═══ Material provided
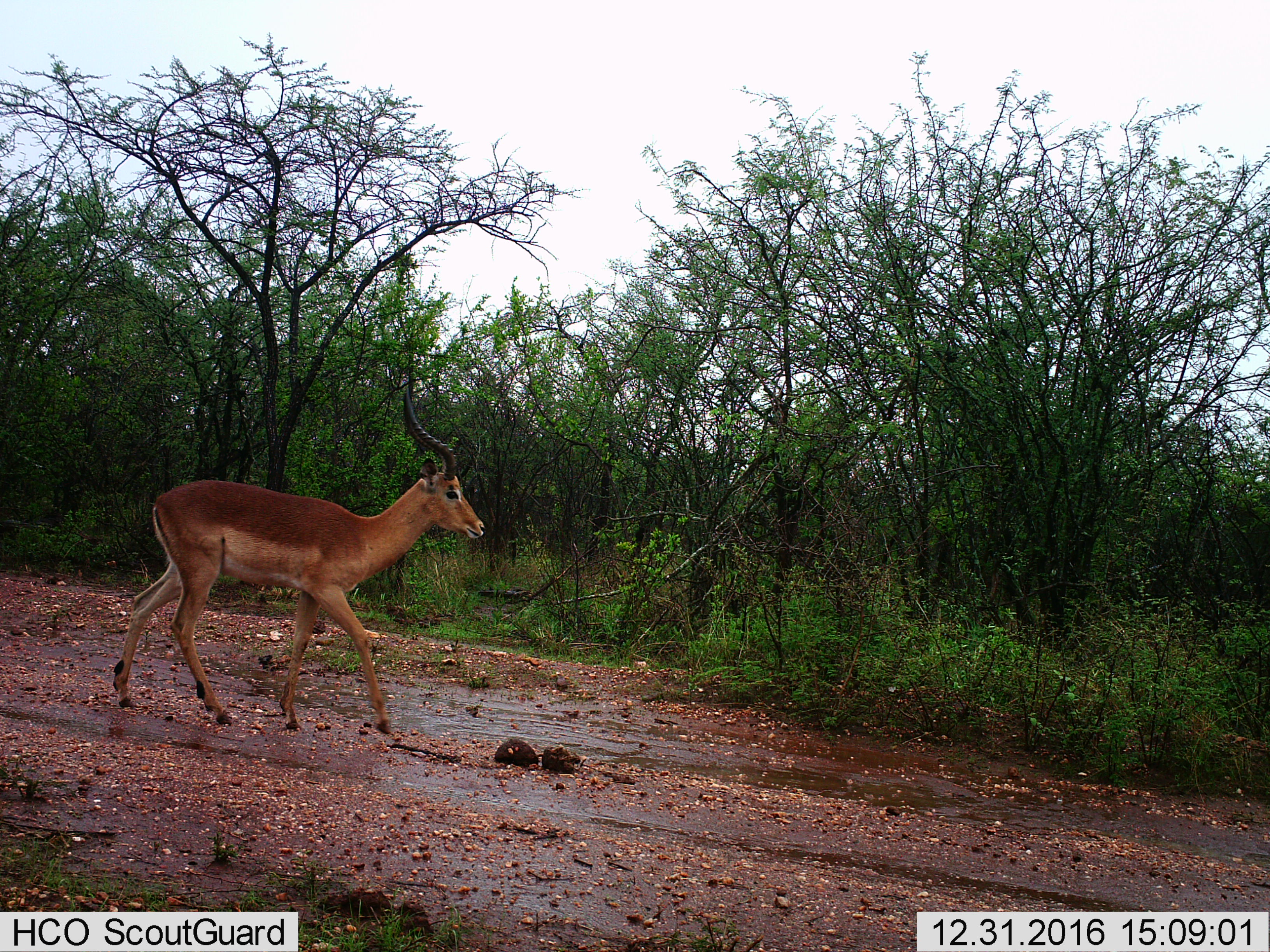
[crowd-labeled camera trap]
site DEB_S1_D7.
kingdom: Animalia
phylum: Chordata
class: Mammalia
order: Artiodactyla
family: Bovidae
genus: Aepyceros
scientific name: Aepyceros melampus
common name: impala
Impala (Aepyceros melampus), count 1. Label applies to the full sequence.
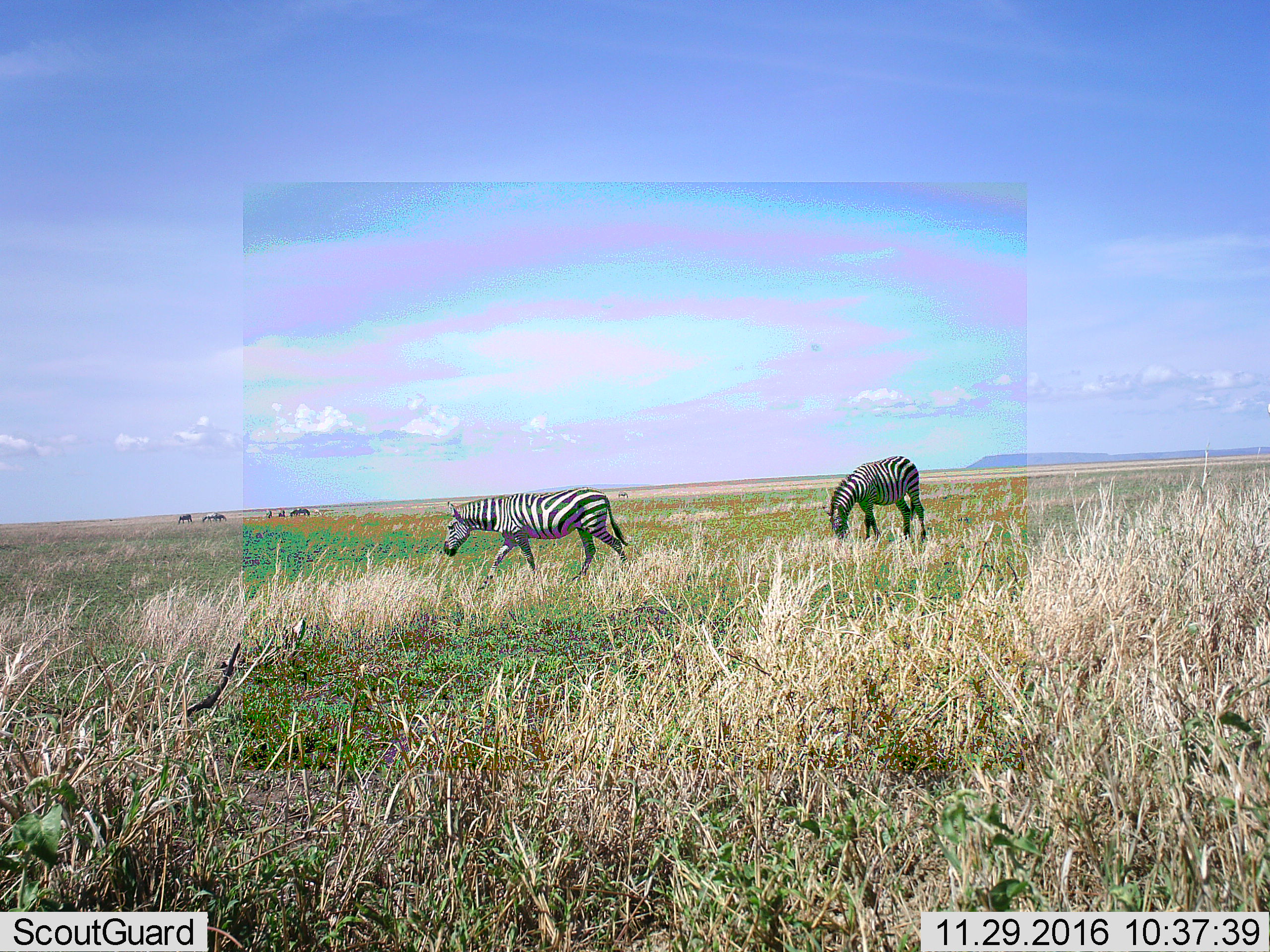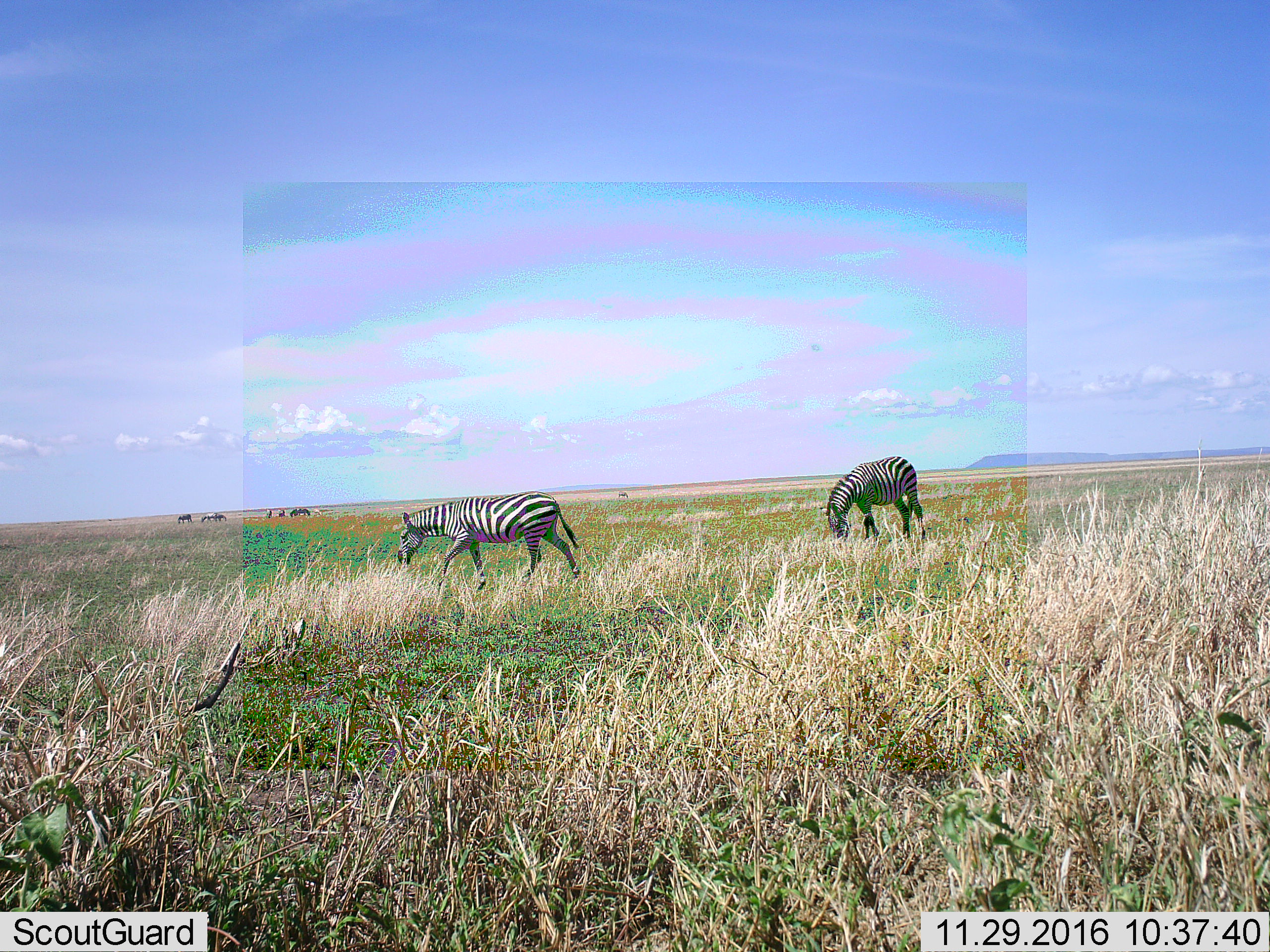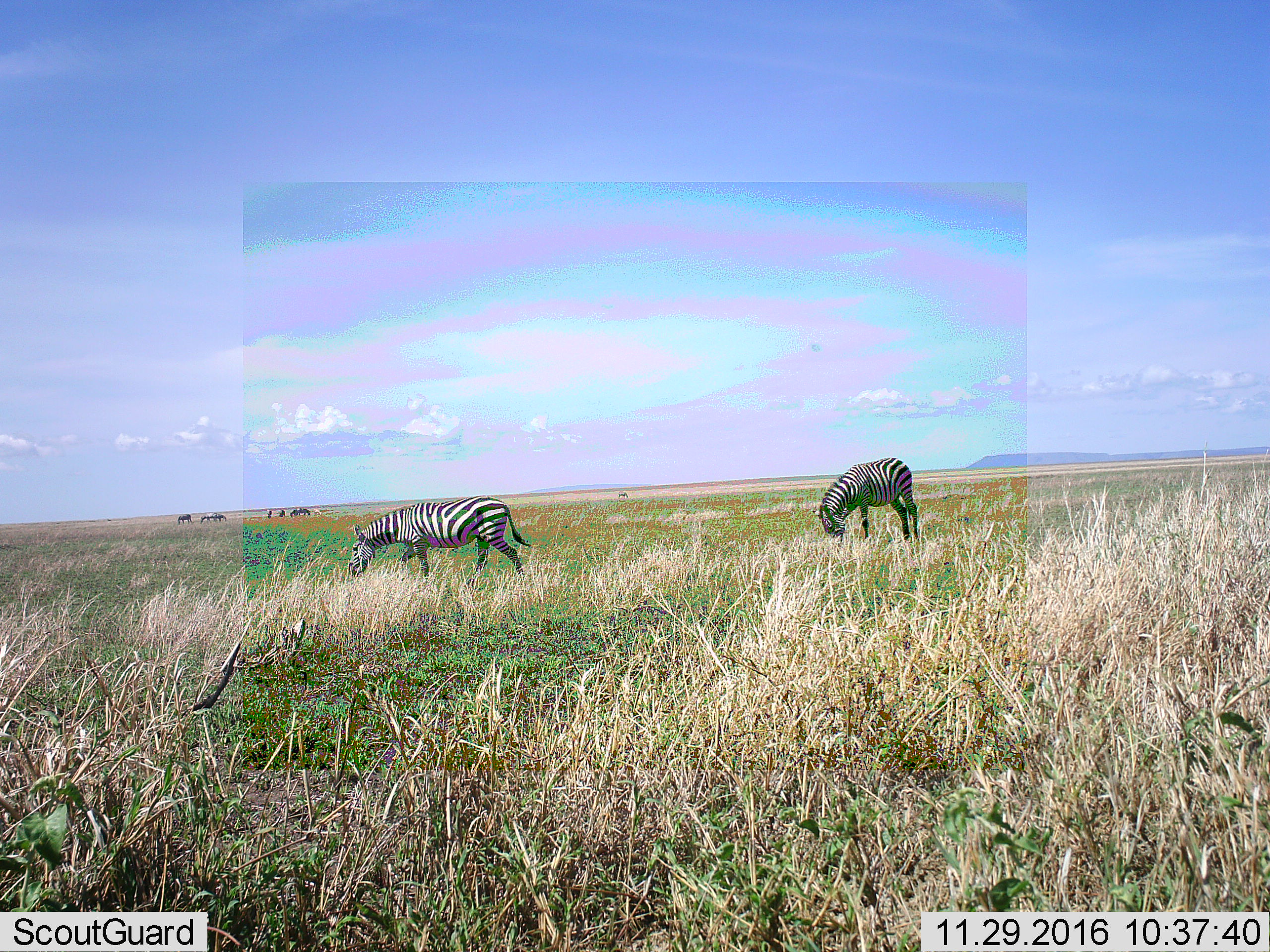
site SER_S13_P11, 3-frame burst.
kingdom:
══════
What to produce => Please retype every record shown above, exactly as written, but without pictures.

Answer area =>
[crowd-labeled camera trap]
site DEB_S1_D7.
kingdom: Animalia
phylum: Chordata
class: Mammalia
order: Artiodactyla
family: Bovidae
genus: Aepyceros
scientific name: Aepyceros melampus
common name: impala
Impala (Aepyceros melampus), count 1. Label applies to the full sequence.
site SER_S13_P11, 3-frame burst.
kingdom:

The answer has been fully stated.